Independent school fundraising during challenging times: past, present and future

GG+A President Suzanne Hilser-Wiles and a panel of GG+A independent school practice area consultants share findings from a GG+A survey of independent schools from around the globe on key fundraising challenges related to the pandemic. In this discussion, the panel offers practical fundraising strategies to strengthen programs going forward on topics including leadership, major gifts, and stewardship. Listen to their conversation here:

We experienced technical difficulties during the second question asked during the webinar. Please find the answer to this question below.

What are the strategies and tactics successful development programs have been using to ensure that major gifts fundraising has continued over this past year?
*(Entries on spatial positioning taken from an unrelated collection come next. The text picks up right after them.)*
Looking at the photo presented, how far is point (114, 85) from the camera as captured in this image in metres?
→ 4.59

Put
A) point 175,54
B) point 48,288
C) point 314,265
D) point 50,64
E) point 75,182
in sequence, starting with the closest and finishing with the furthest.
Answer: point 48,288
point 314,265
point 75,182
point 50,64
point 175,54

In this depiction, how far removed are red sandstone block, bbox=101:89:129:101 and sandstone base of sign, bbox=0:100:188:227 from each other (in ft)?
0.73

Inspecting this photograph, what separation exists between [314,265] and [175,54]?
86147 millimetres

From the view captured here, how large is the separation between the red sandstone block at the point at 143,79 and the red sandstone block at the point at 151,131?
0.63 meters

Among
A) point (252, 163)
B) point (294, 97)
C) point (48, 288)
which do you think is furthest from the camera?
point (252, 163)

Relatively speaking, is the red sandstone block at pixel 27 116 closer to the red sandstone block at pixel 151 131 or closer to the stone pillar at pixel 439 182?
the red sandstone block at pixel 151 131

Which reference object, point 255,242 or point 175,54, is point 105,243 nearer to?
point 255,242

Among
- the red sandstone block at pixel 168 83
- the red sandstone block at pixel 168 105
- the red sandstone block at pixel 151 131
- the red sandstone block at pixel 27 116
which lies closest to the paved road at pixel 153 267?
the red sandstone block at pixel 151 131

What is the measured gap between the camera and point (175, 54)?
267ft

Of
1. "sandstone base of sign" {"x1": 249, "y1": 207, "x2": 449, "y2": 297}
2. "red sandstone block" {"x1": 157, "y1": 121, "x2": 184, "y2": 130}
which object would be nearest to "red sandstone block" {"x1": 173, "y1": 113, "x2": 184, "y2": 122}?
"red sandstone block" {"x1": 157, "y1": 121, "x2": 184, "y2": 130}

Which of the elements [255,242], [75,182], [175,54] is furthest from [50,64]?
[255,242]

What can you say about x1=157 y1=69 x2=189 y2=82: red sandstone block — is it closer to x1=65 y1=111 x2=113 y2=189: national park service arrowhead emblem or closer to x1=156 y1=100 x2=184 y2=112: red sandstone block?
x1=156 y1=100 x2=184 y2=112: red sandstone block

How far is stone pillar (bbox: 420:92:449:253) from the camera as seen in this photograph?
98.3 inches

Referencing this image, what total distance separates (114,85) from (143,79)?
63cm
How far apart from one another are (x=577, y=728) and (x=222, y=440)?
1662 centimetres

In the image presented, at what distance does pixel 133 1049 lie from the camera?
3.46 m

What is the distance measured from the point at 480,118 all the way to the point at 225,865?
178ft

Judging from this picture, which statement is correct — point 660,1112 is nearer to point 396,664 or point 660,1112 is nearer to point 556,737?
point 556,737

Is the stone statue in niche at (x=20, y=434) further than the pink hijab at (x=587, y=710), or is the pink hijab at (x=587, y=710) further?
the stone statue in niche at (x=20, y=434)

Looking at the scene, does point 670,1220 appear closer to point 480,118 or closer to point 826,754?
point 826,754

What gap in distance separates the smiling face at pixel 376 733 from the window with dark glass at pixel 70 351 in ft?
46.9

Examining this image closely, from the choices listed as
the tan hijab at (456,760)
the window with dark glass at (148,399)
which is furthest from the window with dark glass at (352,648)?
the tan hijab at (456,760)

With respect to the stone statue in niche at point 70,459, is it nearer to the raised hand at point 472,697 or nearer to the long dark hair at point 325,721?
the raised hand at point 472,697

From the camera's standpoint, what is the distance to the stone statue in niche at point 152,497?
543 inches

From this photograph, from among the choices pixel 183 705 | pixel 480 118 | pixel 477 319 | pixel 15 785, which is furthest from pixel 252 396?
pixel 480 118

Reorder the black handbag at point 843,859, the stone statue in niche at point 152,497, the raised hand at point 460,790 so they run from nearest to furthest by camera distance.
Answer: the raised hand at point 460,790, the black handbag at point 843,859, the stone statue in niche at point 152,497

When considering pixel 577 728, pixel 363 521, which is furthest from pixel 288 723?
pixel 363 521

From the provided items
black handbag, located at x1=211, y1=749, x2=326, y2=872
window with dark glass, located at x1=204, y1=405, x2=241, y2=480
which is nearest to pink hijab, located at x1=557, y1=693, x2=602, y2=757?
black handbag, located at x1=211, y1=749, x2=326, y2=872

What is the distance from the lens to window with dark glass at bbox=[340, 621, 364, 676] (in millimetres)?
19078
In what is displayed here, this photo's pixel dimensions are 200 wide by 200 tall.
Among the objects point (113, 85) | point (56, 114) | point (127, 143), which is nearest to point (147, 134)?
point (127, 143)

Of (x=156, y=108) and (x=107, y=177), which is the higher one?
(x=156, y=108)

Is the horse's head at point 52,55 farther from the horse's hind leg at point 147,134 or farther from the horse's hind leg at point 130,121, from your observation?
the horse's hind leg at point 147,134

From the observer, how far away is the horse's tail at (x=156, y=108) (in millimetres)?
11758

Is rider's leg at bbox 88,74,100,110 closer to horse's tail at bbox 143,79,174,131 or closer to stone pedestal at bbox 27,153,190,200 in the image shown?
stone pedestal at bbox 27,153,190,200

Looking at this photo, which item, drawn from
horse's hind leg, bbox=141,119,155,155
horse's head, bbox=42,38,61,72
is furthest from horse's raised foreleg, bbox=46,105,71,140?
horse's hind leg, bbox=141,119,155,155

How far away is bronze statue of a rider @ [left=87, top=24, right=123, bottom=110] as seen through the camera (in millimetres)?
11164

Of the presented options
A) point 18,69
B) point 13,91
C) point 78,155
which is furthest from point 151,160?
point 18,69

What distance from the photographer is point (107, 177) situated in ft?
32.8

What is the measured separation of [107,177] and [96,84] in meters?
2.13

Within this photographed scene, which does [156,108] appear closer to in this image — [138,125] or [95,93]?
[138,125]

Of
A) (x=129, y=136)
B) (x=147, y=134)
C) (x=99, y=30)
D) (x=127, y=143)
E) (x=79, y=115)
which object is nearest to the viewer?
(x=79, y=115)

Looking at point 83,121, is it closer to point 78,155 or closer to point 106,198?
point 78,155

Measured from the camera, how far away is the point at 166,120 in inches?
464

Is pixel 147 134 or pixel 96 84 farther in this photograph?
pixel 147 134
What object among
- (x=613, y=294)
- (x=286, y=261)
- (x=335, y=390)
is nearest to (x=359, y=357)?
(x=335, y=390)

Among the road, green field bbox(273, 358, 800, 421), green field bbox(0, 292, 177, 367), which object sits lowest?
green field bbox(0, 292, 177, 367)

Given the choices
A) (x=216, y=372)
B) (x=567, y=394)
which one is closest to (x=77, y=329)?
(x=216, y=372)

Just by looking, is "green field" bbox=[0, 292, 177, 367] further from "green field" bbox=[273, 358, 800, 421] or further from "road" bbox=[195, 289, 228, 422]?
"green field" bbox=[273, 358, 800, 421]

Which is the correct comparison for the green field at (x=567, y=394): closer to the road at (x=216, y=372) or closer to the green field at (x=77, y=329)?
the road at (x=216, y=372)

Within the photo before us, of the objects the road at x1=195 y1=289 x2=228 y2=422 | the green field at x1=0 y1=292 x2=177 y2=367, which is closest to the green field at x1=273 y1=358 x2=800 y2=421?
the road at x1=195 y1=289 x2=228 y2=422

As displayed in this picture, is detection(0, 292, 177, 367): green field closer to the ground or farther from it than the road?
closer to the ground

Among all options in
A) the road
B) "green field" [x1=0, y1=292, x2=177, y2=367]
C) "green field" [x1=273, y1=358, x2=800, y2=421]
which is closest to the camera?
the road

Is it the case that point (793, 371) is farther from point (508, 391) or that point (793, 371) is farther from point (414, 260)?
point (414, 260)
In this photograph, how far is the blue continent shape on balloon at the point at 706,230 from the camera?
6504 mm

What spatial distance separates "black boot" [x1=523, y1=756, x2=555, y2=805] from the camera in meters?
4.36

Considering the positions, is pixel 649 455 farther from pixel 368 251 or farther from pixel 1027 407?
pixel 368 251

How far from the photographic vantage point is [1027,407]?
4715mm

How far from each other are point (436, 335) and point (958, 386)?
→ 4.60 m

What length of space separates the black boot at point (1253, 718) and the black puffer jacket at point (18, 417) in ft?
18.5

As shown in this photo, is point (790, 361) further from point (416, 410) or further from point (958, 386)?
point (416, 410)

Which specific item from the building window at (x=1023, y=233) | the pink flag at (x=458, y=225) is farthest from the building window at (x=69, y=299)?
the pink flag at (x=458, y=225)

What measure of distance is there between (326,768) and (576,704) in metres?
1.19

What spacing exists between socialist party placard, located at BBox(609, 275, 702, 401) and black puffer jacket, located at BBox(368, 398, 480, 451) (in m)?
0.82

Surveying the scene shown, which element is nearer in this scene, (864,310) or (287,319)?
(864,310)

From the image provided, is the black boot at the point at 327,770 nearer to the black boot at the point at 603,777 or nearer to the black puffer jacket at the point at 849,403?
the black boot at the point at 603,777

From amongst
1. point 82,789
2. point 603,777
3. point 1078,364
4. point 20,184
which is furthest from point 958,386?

Successful programs have shown courage. They have continued asking. One of the Heads I work with at a client school said this fall, “We can’t take a year off from philanthropy.” And he was right. One of the most interesting – but not surprising – phenomena of the pandemic has been an uptick in fundraising at some schools. Why? The tangible and defined gift opportunities that schools have been able to present to prospective donors have increased major gift donor engagement and excitement. Donors want to make a meaningful impact, so when approached to fund the OWL cameras or increased financial aid, many major donors have responded quite positively. Also, when the pandemic first hit, some of the more successful fundraising programs prioritized stewardship outreach. The smart ones used those initial calls as a springboard to continued conversations with their prospects. Major gift donors want to feel like advisors, insiders, and helpers. Schools that have been successful are those who have spent time bringing major gift donors closer during these tough times. Finally, as those who have heard me speak before on the topic of major gifts know, I always advise transparency. The schools that were using best practices in major gifts work before the pandemic are those that have been able to pivot more easily. The gift officer who had a major gift donor relationship that was predicated on a candid, continuing conversation about increasing that donor’s support of the school has had a much easier time ensuring the continuance of major gifts fundraising.